> [AUFGABEN]
[1] Woraus besteht laut Ausgangstext der Text der Kantate BWV 150?
[2] Übersetze diesen Satz aus dem Ausgangstext ins Englische: „Der Text spricht vom Mensch, der in Gefahr ist, aber im Vertrauen auf Gott lebt, der die Rettung bringen wird.“
[3] Nenne alle Fragen, die die Kantate nach dem Ausgangstext aufwirft.

> [AUSGANGSTEXT]
++++++++++++++++++++

Laetare

BWV 150: Nach dir, Herr, verlanget mich

Die Kantate für den heutigen Sonntag, BWV 150, „Nach dir, Herr, verlanget mich“ hat es in sich. Denn: Sie wirft gleich mehrere Fragen auf. Zum einen: Stammt sie wirklich von Johann Sebastian Bach? Wenn ja: Für welchen Sonntag des Kirchenjahres hat er sie komponiert? Und die dritte Frage: Wann war die Uraufführung?

 (DR)

 

Am heutigen Sonntag Laetare wurde die Kantate jedenfalls mit Sicherheit nicht aufgeführt, denn: In den geprägten Zeiten, also der Fastenzeit und der Adventszeit gab es keine Kirchenmusik: Dem Charakter dieser Zeit entsprechend. Dennoch passt die Kantate „Nach dir, Herr, verlanget mich“ ganz gut zum Gedanken der Fastenzeit und so müssen wir auch am heutigen Sonntag nicht auf die Kantate verzichten. Der Text spricht vom Mensch, der in Gefahr ist, aber im Vertrauen auf Gott lebt, der die Rettung bringen wird.

Zweifel an der Echtheit der Kantate bzw. der Autorschaft Bachs begründen sich darin, dass die Kantate in vielen Teilen etwas unreif wirkt. Dennoch: Die charakteristischen Züge der Bachschen Satztechnik sind zu erkennen. Es könnte sich daher auch um ein Werk eines frühen Bachschülers handeln, entstanden unter den Augen oder sogar mit Hilfe des Lehrers Johann Sebastian Bachs.

Der Text besteht aus Zitaten aus dem 25. Psalm und freier Dichtung, Choräle fehlen in dieser Kantate. Nach einem einleitenden Instrumentalvorspiel folgt der erste Chorsatz.

++++++++++++++++++++

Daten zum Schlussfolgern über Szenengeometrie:
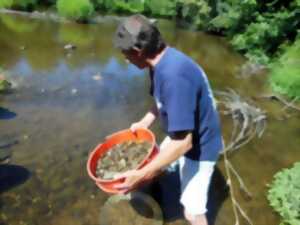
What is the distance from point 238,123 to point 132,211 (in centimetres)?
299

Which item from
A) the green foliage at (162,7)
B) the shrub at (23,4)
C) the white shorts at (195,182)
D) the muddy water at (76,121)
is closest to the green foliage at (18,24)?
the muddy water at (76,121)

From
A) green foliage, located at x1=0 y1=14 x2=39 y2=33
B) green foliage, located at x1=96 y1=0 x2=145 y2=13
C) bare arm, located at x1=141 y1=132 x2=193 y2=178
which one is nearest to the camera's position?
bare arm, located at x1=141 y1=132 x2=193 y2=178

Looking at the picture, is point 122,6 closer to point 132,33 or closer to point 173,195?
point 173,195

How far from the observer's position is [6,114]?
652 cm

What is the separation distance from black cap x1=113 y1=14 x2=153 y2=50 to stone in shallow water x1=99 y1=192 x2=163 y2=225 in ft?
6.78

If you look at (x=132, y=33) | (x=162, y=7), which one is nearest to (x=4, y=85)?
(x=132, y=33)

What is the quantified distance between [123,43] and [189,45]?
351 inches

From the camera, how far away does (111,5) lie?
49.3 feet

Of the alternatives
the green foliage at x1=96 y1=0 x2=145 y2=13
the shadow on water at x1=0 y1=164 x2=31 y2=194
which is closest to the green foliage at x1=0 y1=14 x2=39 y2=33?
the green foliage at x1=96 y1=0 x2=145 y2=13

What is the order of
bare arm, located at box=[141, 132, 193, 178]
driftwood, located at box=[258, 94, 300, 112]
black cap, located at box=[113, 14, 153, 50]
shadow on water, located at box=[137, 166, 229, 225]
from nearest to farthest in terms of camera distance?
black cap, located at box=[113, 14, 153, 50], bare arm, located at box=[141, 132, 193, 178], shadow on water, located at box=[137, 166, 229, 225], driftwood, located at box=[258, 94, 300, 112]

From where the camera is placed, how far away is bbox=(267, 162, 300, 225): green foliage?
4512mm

++++++++++++++++++++

> [ANTWORTEN]
[1] Aus Zitaten aus dem 25. Psalm und freier Dichtung.

[2] The text speaks of a person who is in danger but lives in trust in God, who will bring salvation.

[3]
- Stammt sie wirklich von Johann Sebastian Bach?
- Für welchen Sonntag des Kirchenjahres hat er sie komponiert?
- Wann war die Uraufführung?